Je comprends les craintes sur les enregistrements de la part de certains qui abuseraient de la fonction mais je ne suis pas sûr que la balance bénéfice/risque soit en faveur du blocage de cette possibilité.

Papy-55

En mettant le téléphone en position main libre on peut déjà enregistrer les appels en utilisant un dictaphone, inclure cette fonctionnalité dans les mobiles ne fera que simplifier les opérations.

Augusto

Alors en fait pour être en plein dedans au niveau pro les enregistrements, y compris à l’insu, en entretien… etc sont tout à fait recevables en justice. Sans aucun souci au civil (prud’hommes, commerce, social…etc) et par contre au pénal il y a une tendance qui dit « à défaut d’autre moyens de preuve ». Ceci étant dit, dans les cas de harcèlement (moral ou sexuel) la charge de la preuve est à l’auteur présumé donc in fine, la victime présumée ne doit que des éléments de faits.
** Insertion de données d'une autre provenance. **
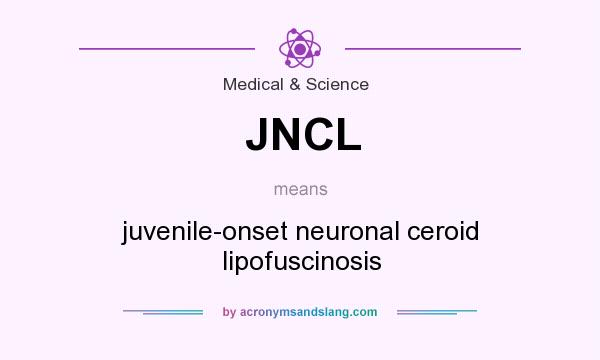 What does JNCL mean? It stands for juvenile-onset neuronal ceroid lipofuscinosis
Evidemment, on est pas chez les bisounours, et les éléments de preuve sont bienvenus voire indispensables, et donc, enregistrements, y compris à l’insu, sans problème.
Même chose pour la preuve obtenue par des moyens détournés, déloyaux… etc, depuis fin 2023 ça passe. En clair tu fais un imprime écran d’un compte facebook qui ne t’appartient pas et sur lequel tu as des propos inappropriés ben… ça passe.
Donc les enregistrements des appels ben… Carrément oui. Ca calmera bien tout le monde. Et c’est bienvenu vu l’évolution des comportements. Particulièrement en entreprise.

gothax

Sinon sur android et mon lineageOS pendant l’appel je peux enregistrer la conversation d’un simple bouton du mode telephone…
D’ailleurs si je ne fais pas attention mon oreille parfois le declenche

Bon je pense que cest une grande revolution dans le monde apple ???

SATS

Il existe déjà des applis sur le playstore qui font ça très bien. J’ai installé Cube ACR qui fonctionne parfaitement.

Pierro787

J’ai plus simple et plus rapide pour en avoir discuté avec mon avocate il y a un mois.

Si l enregistrement est destiné à apporter une preuve dans une affaire pénale, il sera accepté par le tribunal. Même si l interlocuteur n a pas donné son accord. Pour les affaires civils, de JAF, de tribunal de commerce ou administratif, ce sera refusé.

Ça reprend ce que dit l article. Ça n est accepté que pour les affaires judiciaires les plus graves.

Pierro787

Oui, et sur tous les Xiaomi, il y a l app Xiaomi Dialer qui fonctionne aussi très bien.

Après, ça reste bridable très facilement. Suivant la législation de chaque pays, l appli sera simplement publiée ou rejetée des stores.

Pierro787

Mon avocate ne me dit pas ça et sincèrement, le gars ou la nana qui sort des enregistrements téléphoniques clandestins de son ex pour obtenir la garde des enfants devant le JAF, ça va plus le desservir qu autre chose.

Chaque preuve est appréciée par le juge et dans ce genre d affaire, les coups tordus ont plus de chances d être sanctionnés par les juges qu’utilisé.

Augusto

Un avocat n’est absolument pas un interlocuteur de confiance.